From ba74c5f4e2963359bcab1f4374a69457b5456c94 Mon Sep 17 00:00:00 2001
From: Scott Gigante <scottgigante@gmail.com>
Date: Thu, 21 Jun 2018 12:10:51 -0400
Subject: [PATCH 1/7] bump version

---
 graphtools/version.py | 2 +-
 1 file changed, 1 insertion(+), 1 deletion(-)

diff --git a/graphtools/version.py b/graphtools/version.py
index 0a8da88..02a5c48 100644
--- a/graphtools/version.py
+++ b/graphtools/version.py
@@ -1 +1 @@
-__version__ = "0.1.6"
+__version__ = "0.1.7rc"

From e9e57c6b1de8e149b96f6b9d537478bd51ad8230 Mon Sep 17 00:00:00 2001
From: Scott Gigante <scottgigante@gmail.com>
Date: Thu, 21 Jun 2018 15:10:51 -0400
Subject: [PATCH 2/7] replace len with shape[0] for sparse matrix compatibility

---
 graphtools/graphs.py | 8 ++++----
 1 file changed, 4 insertions(+), 4 deletions(-)

diff --git a/graphtools/graphs.py b/graphtools/graphs.py
index 818d552..a2d0268 100644
--- a/graphtools/graphs.py
+++ b/graphtools/graphs.py
@@ -244,7 +244,7 @@ def build_kernel_to_data(self, Y, knn=None):
             if len(update_idx) > 0:
                 distances = [d for d in distances]
                 indices = [i for i in indices]
-            while len(update_idx) > len(Y) // 10 and \
+            while len(update_idx) > Y.shape[0] // 10 and \
                     search_knn < self.data_nu.shape[0] / 2:
                 # increase the knn search
                 search_knn = min(search_knn * 20, self.data_nu.shape[0])
@@ -829,9 +829,9 @@ def __init__(self, data, sample_idx,
         if sample_idx is None:
             raise ValueError("sample_idx must be given. For a graph without"
                              " batch correction, use kNNGraph.")
-        elif len(sample_idx) != len(data):
+        elif len(sample_idx) != data.shape[0]:
             raise ValueError("sample_idx ({}) must be the same length as "
-                             "data ({})".format(len(sample_idx), len(data)))
+                             "data ({})".format(len(sample_idx), data.shape[0]))
         elif len(self.samples) == 1:
             raise ValueError(
                 "sample_idx must contain more than one unique value")
@@ -1092,7 +1092,7 @@ def build_kernel_to_data(self, Y, gamma=None):
         kernel_yx = []
         # don't really need within Y kernel
         Y_graph = kNNGraph(Y, n_pca=None, knn=0, **(self.knn_args))
-        y_knn = self._weight_knn(sample_size=len(Y))
+        y_knn = self._weight_knn(sample_size=Y.shape[0])
         for i, X in enumerate(self.subgraphs):
             kernel_xy.append(X.build_kernel_to_data(
                 Y, knn=self.weighted_knn[i]))  # kernel X -> Y

From 5932b749931ceed3a92b0ac8d7eb2c1fb4d01000 Mon Sep 17 00:00:00 2001
From: Scott Gigante <scottgigante@gmail.com>
Date: Thu, 21 Jun 2018 15:11:17 -0400
Subject: [PATCH 3/7] allow data to be sparse

---
 graphtools/base.py | 11 +++++++----
 1 file changed, 7 insertions(+), 4 deletions(-)

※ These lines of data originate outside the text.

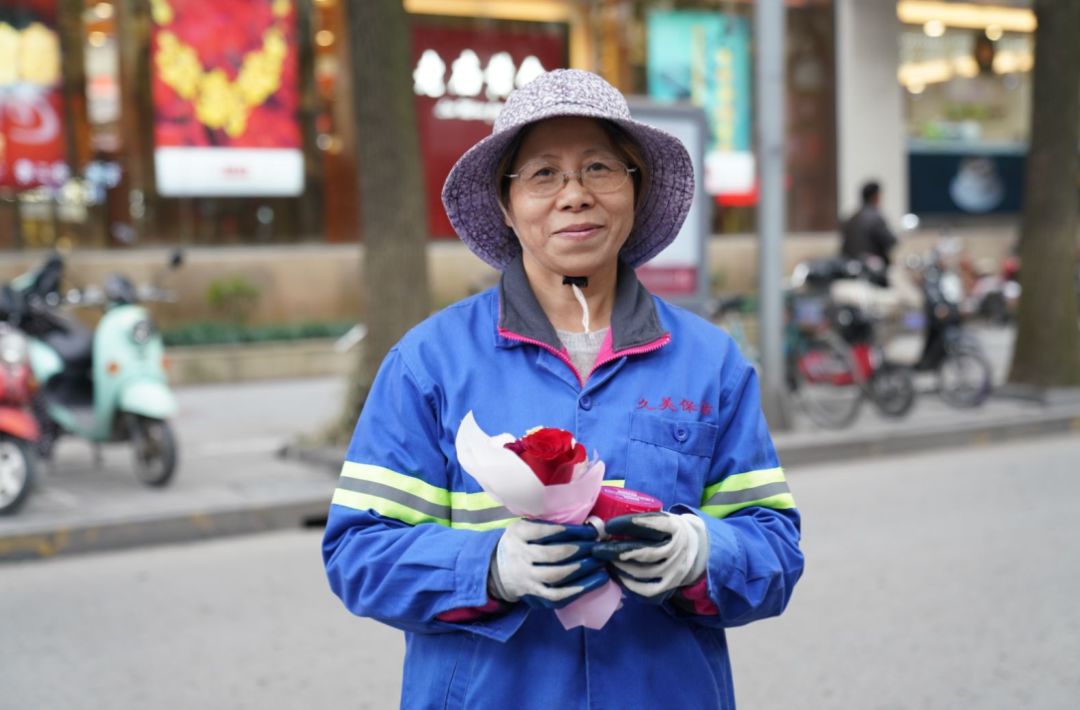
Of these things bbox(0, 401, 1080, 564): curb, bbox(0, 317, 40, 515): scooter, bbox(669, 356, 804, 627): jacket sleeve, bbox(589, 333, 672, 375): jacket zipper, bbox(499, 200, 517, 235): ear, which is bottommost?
bbox(0, 401, 1080, 564): curb

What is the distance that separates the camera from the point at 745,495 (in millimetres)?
2080

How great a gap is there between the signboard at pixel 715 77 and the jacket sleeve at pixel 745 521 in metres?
18.5

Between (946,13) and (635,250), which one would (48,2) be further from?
(946,13)

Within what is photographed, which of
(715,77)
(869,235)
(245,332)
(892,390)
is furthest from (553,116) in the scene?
(715,77)

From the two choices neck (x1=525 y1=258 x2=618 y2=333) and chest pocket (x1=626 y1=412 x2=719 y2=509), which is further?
neck (x1=525 y1=258 x2=618 y2=333)

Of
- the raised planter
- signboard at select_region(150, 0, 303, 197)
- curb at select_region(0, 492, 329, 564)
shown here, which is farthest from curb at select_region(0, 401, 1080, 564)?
signboard at select_region(150, 0, 303, 197)

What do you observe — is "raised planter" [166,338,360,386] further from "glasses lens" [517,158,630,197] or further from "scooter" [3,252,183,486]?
"glasses lens" [517,158,630,197]

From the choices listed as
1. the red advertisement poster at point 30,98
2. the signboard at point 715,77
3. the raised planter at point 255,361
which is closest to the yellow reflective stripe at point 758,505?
the raised planter at point 255,361

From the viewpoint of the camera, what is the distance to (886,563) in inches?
256

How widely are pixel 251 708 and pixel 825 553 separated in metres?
3.39

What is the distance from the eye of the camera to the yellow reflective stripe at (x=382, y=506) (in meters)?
1.98

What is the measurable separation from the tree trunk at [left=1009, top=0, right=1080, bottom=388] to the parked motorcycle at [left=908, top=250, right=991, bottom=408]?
936 millimetres

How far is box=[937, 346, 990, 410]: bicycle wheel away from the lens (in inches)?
434

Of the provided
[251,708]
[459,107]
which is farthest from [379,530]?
[459,107]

diff --git a/graphtools/base.py b/graphtools/base.py
index 33c532d..869435d 100644
--- a/graphtools/base.py
+++ b/graphtools/base.py
@@ -148,10 +148,13 @@ def _reduce_data(self):
             log_complete("PCA")
             return data_nu
         else:
-            data = self.data
-            if sparse.issparse(data):
-                data = data.toarray()
-            return data
+            data_nu = self.data
+            if sparse.issparse(data_nu) and not isinstance(
+                    data_nu, (sparse.csr_matrix,
+                              sparse.csc_matrix,
+                              sparse.bsr_matrix)):
+                data_nu = data_nu.tocsr()
+            return data_nu
 
     def get_params(self):
         """Get parameters from this object

From 7a1248c38c4847c0590ee689fc1e1bc4cd52809b Mon Sep 17 00:00:00 2001
From: Scott Gigante <scottgigante@gmail.com>
Date: Thu, 21 Jun 2018 15:11:56 -0400
Subject: [PATCH 4/7] make landmark mnn test fast

---
 test/test_landmark.py | 2 +-
 1 file changed, 1 insertion(+), 1 deletion(-)

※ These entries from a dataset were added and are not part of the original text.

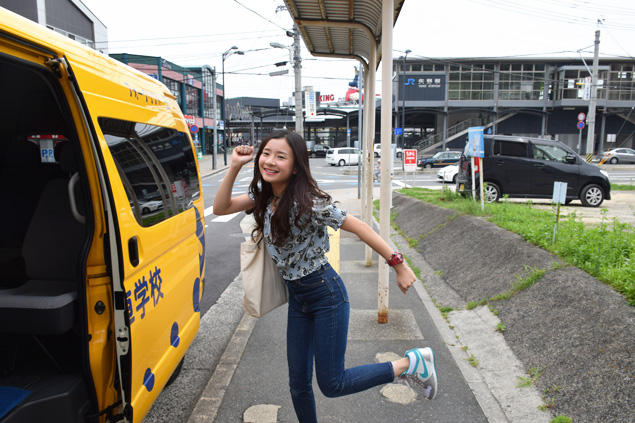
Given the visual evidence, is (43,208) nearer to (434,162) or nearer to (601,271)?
(601,271)

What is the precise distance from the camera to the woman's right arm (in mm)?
2453

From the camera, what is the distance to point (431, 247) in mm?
7402

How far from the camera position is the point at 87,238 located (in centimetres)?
202

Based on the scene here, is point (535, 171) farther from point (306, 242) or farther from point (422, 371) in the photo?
point (306, 242)

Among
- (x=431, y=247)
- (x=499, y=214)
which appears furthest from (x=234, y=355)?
(x=499, y=214)

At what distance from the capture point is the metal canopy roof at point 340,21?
184 inches

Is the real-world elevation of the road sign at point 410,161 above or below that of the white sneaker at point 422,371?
above

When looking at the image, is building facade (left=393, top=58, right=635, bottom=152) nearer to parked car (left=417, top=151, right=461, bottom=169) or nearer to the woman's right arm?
parked car (left=417, top=151, right=461, bottom=169)

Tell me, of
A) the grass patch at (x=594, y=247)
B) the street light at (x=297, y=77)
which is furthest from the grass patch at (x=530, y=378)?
the street light at (x=297, y=77)

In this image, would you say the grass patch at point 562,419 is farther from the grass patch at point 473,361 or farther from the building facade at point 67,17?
the building facade at point 67,17

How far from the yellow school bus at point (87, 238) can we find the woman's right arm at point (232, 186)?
0.43 metres

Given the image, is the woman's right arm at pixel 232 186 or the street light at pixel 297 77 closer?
the woman's right arm at pixel 232 186

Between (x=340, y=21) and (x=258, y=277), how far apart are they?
3.69 metres

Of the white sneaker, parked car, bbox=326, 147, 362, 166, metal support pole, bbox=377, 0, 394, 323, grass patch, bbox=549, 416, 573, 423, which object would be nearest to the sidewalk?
grass patch, bbox=549, 416, 573, 423
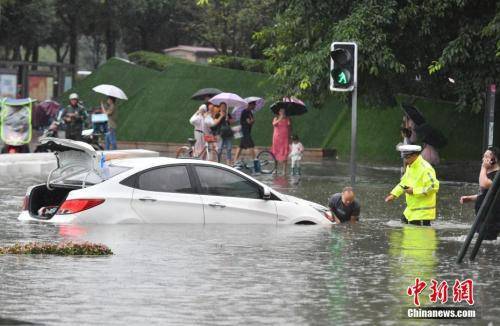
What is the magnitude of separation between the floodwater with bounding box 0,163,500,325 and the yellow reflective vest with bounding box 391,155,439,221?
0.25 meters

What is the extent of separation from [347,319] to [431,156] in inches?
831

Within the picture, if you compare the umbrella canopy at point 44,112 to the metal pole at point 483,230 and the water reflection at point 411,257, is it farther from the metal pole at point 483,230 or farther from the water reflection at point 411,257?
the metal pole at point 483,230

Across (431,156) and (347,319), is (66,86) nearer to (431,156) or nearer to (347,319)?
(431,156)

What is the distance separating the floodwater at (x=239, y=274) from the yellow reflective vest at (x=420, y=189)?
0.83 feet

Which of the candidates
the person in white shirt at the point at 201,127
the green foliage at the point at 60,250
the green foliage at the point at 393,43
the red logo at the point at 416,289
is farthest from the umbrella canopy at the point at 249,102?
the red logo at the point at 416,289

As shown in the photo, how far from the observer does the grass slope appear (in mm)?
41125

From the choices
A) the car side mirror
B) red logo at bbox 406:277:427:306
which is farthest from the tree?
red logo at bbox 406:277:427:306

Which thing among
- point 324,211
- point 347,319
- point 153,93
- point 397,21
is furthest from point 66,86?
point 347,319

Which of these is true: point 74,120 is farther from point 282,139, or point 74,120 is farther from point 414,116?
point 414,116

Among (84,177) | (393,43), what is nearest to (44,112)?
(393,43)

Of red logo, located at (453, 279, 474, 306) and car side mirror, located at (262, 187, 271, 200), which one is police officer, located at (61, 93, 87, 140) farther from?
red logo, located at (453, 279, 474, 306)

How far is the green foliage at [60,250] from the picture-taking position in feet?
46.7

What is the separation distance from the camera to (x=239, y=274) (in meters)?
13.0

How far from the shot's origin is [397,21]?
30.3m
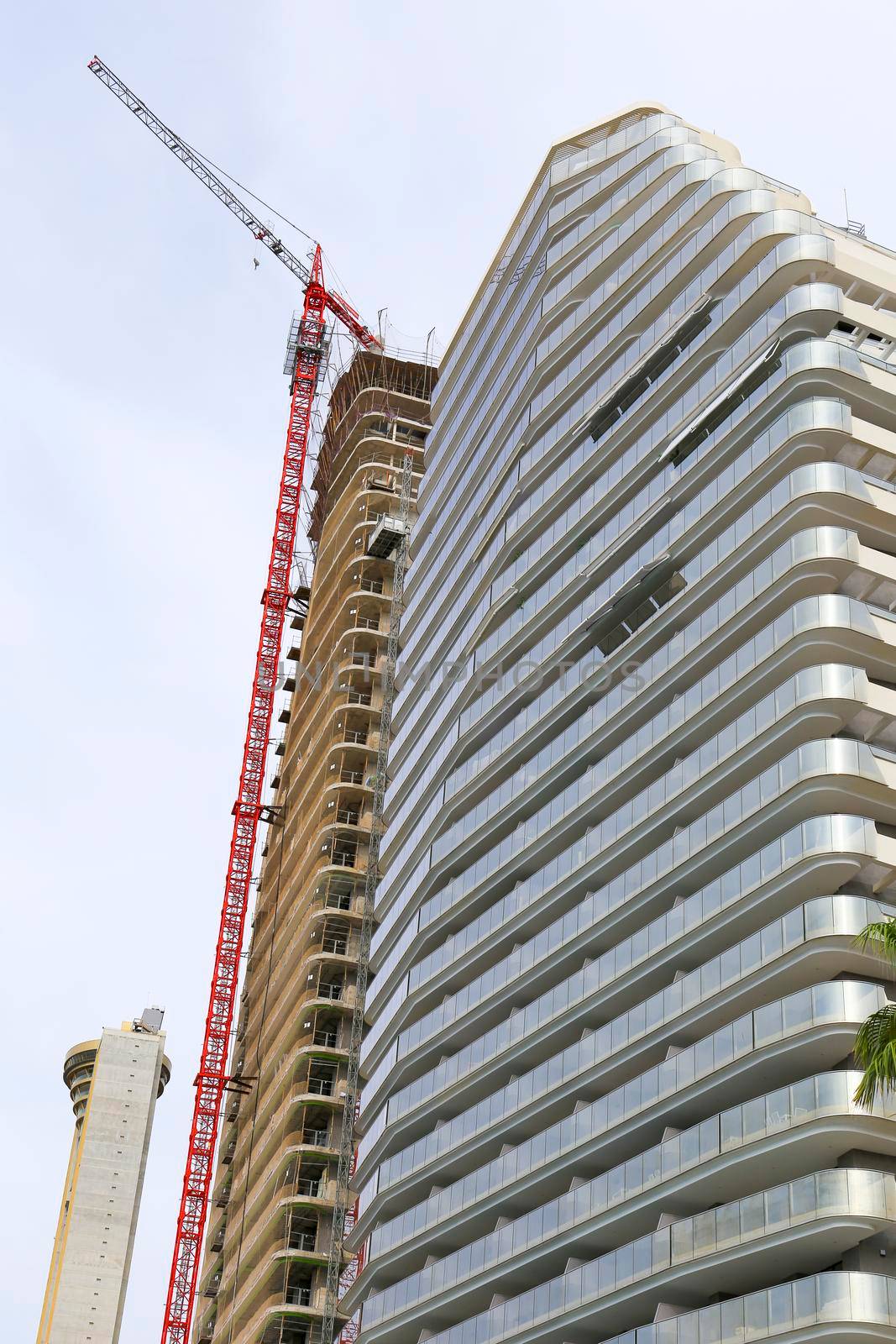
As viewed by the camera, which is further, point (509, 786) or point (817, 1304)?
point (509, 786)

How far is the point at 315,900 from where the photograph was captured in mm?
108688

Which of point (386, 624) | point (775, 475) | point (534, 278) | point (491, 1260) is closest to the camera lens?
point (775, 475)

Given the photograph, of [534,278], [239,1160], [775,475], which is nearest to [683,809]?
[775,475]

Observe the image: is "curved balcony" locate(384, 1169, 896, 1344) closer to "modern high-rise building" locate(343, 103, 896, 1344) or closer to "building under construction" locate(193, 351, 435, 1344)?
"modern high-rise building" locate(343, 103, 896, 1344)

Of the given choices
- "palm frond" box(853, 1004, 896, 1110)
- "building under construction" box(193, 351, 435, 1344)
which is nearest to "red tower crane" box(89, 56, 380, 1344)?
"building under construction" box(193, 351, 435, 1344)

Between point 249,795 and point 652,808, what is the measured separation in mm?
78494

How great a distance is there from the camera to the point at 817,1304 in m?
43.7

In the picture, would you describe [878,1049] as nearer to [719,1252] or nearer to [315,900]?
[719,1252]

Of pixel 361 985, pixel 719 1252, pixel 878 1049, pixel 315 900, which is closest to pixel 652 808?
pixel 719 1252

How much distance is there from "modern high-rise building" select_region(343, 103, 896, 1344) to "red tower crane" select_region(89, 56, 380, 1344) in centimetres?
3826

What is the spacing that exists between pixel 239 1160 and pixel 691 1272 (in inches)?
2957

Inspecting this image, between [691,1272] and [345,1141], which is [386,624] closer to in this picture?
[345,1141]

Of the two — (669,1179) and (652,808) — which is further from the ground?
(652,808)

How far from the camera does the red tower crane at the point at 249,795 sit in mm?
125875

diff --git a/test/test_landmark.py b/test/test_landmark.py
index 18c5b0e..93926b0 100644
--- a/test/test_landmark.py
+++ b/test/test_landmark.py
@@ -54,7 +54,7 @@ def test_landmark_knn_graph():
 def test_landmark_mnn_graph():
     n_landmark = 500
     # mnn graph
-    select_idx = np.random.choice([True, False], len(data), replace=True)
+    select_idx = np.random.choice(len(data), len(data) // 5, replace=False)
     G = build_graph(data[select_idx], n_landmark=n_landmark,
                     thresh=1e-5, n_pca=20,
                     decay=10, knn=5, random_state=42,

From 357a235ca6732b0bda2b6c43985e08a107d6fa18 Mon Sep 17 00:00:00 2001
From: Scott Gigante <scottgigante@gmail.com>
Date: Thu, 21 Jun 2018 15:12:05 -0400
Subject: [PATCH 5/7] test sparse input

---
 test/load_tests/__init__.py |  2 +-
 test/test_exact.py          | 95 +++++++++++++++++++++++++++++++++++++
 test/test_knn.py            | 35 ++++++++++++++
 3 files changed, 131 insertions(+), 1 deletion(-)

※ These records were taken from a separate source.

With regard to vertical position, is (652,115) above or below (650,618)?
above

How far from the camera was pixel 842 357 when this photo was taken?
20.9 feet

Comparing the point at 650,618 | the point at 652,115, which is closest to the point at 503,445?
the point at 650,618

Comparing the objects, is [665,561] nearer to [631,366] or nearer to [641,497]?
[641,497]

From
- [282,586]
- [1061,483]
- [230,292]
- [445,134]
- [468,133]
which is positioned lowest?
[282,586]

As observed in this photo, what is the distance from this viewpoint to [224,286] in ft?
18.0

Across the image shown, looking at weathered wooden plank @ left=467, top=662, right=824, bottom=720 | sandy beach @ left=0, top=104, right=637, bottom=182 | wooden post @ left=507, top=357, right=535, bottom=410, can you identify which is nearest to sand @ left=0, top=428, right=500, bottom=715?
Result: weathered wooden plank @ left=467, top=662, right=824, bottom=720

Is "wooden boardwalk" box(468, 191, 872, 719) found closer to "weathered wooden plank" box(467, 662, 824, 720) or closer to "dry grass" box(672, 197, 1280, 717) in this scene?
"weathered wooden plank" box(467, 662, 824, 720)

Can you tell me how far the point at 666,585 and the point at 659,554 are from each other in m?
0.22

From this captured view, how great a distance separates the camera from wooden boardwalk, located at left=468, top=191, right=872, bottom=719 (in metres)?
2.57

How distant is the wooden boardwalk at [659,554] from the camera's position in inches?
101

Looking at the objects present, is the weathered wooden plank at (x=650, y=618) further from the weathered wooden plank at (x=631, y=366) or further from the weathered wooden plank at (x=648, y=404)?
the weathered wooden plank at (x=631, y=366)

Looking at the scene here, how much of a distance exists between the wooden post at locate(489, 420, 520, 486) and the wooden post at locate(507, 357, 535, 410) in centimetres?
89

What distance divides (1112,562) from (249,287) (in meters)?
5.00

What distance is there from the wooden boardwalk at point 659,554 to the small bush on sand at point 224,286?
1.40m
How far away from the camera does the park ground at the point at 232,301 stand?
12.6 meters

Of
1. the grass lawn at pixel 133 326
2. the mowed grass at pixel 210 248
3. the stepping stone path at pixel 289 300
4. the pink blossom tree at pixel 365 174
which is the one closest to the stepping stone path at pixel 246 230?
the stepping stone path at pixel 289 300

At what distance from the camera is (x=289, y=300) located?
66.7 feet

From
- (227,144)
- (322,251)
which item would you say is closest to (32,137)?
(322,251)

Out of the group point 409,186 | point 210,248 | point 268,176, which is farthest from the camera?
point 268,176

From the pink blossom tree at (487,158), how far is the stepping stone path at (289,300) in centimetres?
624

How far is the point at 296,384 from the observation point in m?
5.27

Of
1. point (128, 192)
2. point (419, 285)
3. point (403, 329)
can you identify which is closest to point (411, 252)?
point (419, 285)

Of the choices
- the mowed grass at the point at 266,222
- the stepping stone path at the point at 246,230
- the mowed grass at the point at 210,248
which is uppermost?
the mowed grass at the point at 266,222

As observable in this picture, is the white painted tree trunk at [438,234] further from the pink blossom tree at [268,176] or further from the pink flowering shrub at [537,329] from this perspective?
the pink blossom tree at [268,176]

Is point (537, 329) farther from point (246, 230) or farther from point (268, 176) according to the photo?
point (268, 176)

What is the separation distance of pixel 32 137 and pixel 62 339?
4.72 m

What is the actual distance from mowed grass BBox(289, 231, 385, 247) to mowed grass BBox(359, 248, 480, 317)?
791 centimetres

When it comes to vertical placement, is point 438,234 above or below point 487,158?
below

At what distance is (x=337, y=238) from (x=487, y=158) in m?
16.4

diff --git a/test/load_tests/__init__.py b/test/load_tests/__init__.py
index 4ae5e10..cbeb8e1 100644
--- a/test/load_tests/__init__.py
+++ b/test/load_tests/__init__.py
@@ -1,4 +1,4 @@
-from sklearn.decomposition import PCA
+from sklearn.decomposition import PCA, TruncatedSVD
 from sklearn import datasets
 from scipy.spatial.distance import pdist, cdist, squareform
 import pygsp
diff --git a/test/test_exact.py b/test/test_exact.py
index 6f9ed3b..5f86fbc 100644
--- a/test/test_exact.py
+++ b/test/test_exact.py
@@ -12,6 +12,7 @@
     squareform,
     pdist,
     PCA,
+    TruncatedSVD
 )
 
 #####################################################
@@ -186,6 +187,100 @@ def test_truncated_exact_graph():
     assert(isinstance(G2, graphtools.graphs.TraditionalGraph))
 
 
+def test_truncated_exact_graph_sparse():
+    k = 3
+    a = 13
+    n_pca = 20
+    thresh = 1e-4
+    data_small = data[np.random.choice(
+        len(data), len(data) // 2, replace=False)]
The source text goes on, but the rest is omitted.